Esta crise de identidade proporcionou uma quantidade enorme de pesquisas elaboradas pelos profissionais da área de Educação Física apresentadas e discutidas em congressos, encontros, seminários, dissertações e teses. Na realidade a legislação tem se pautado sempre nas concepções históricas. Nossa primeira LDB, de nº 4.024, promulgada em 20 de dezembro de 1961, já afirmava no artigo 22 que “será obrigatória a prática da Educação Física em todos os níveis e ramos de escolarização, com predominância esportiva no ensino superior”. De fato ela contemplava a obrigatoriedade da Educação Física nas escolas primárias e de ensino médios e esportiva no ensino superior, mas os pressupostos ainda continuavam centrados no modelo de industrialização concebidos na década de 1930, pois seu objetivo era capacitar o cidadão para usar sua força física para o trabalho. (CASTELLANI FILHO, 1997).

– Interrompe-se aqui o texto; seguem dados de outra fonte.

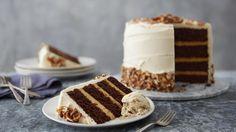 Gâteau à plusieurs étages au chocolat et au caramel salé : voilà le gâteau parfait pour n'importe quelle occasion! Ne laissez pas les plusieurs étages vous faire peur; c'est plus facile que vous le pensez!
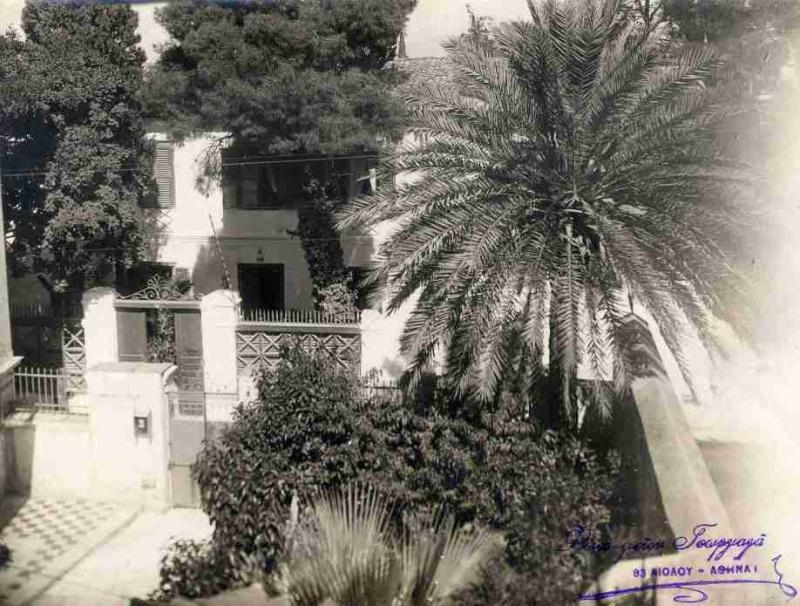 Η είσοδος του παλιού σχολείο στην οδό Νικοδήμου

Já a LDB 5.692/71, no artigo 7, confirmou a obrigatoriedade da Educação Física nos estabelecimentos de 1º e 2º graus, mas se voltou para um ensino pautado em regras que

haviam sido estabelecidas em escolas militares, voltadas para a prática do desporto e que foram confirmadas no Decreto Federal de nº 69.450/71, de 1º de novembro de 1971, que conferia à Educação Física um caráter de “atividade” sendo uma “referência fundamental para orientar o planejamento, controle e avaliação da Educação Física, desportiva e recreativa, no nível dos estabelecimentos de ensino”.